The example optimizers use `multi_grad_of_fn`

from `klongpy.autograd`

to compute gradients for multiple parameters. Copy and modify the optimizer classes to implement custom update rules (RMSprop, AdaGrad, learning rate schedules, etc.).

## GPU Acceleration[¶](#gpu-acceleration)

When CUDA or Apple MPS is available, tensors automatically use GPU:

``` python
from klongpy import KlongInterpreter

klong = KlongInterpreter(backend='torch')
print(klong._backend.device)  # 'cuda:0', 'mps:0', or 'cpu'
```

### Device Selection[¶](#device-selection)

The backend automatically selects the best available device: 1. CUDA (NVIDIA GPU) - if available 2. MPS (Apple Silicon) - if available 3. CPU - fallback

### MPS Limitations[¶](#mps-limitations)

Apple's MPS backend has some limitations: - No float64 support (uses float32) - Some operations fall back to CPU

## Mixing with Python[¶](#mixing-with-python)

Access torch tensors directly:

``` python
from klongpy import KlongInterpreter

klong = KlongInterpreter(backend='torch')

# KlongPy operations return torch tensors
result = klong('2*1+!1000000')
print(type(result))  # <class 'torch.Tensor'>
print(result.device)  # cuda:0, mps:0, or cpu

# Convert to numpy when needed
import numpy as np
np_result = result.cpu().numpy()
```

## Best Practices[¶](#best-practices)

-
**Use torch for large computations**: Switch to torch backend for arrays >100K elements -
**Keep data as tensors**: Avoid unnecessary conversions between numpy and torch -
**Batch operations**: Combine operations to minimize dispatch overhead -
**Use autograd for gradients**: Native autograd is faster and more accurate than numeric differentiation

## Function Compilation[¶](#function-compilation)

The torch backend supports compiling Klong functions for optimized execution using `torch.compile`

:

`.compile(fn;input)`

- Compile Function[¶](#compilefninput-compile-function)

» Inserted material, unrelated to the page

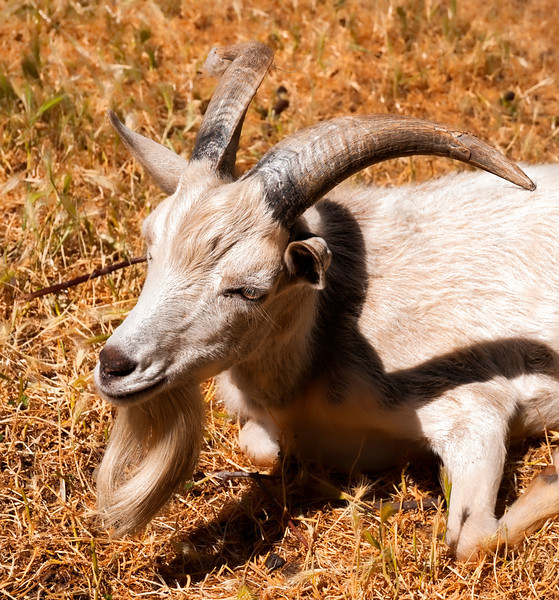Got Your Goat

Compiles a function for faster execution:

```
f::{x^2}
cf::.compile(f;3.0)      :" Returns compiled function
cf(5.0)                   :" 25.0 (optimized)
```

The compiled function runs significantly faster for complex computations.

`.export(fn;input;path)`

- Export Computation Graph[¶](#exportfninputpath-export-computation-graph)

Exports the function's computation graph to a file for inspection:

```
f::{(x^3)+(2*x^2)+x}
info::.export(f;2.0;"model.pt2")
.p(info@"graph")         :" Print computation graph
```

Returns a dictionary with:
- `"compiled_fn"`

- The compiled function
- `"export_path"`

- Path where graph was saved
- `"graph"`

- String representation of computation graph

The exported `.pt2`

file can be loaded with `torch.export.load()`

in Python.

`.compilex(fn;input;options)`

- Extended Compilation[¶](#compilexfninputoptions-extended-compilation)

Compile with advanced options for mode and backend:

```
f::{x^2}

:" Fast compilation for development
cf::.compilex(f;3.0;:{["mode" "reduce-overhead"]})

:" Maximum optimization for production
cf::.compilex(f;3.0;:{["mode" "max-autotune"]})

:" Debug mode (no compilation)
cf::.compilex(f;3.0;:{["backend" "eager"]})
```

**Options dictionary:**
- `"mode"`

- Compilation mode (see table below)
- `"backend"`

- Compilation backend (see table below)
- `"fullgraph"`

- Set to 1 to require full graph compilation
- `"dynamic"`

- Set to 1 for dynamic shapes, 0 for static

`.cmodes()`

- Query Compilation Modes[¶](#cmodes-query-compilation-modes)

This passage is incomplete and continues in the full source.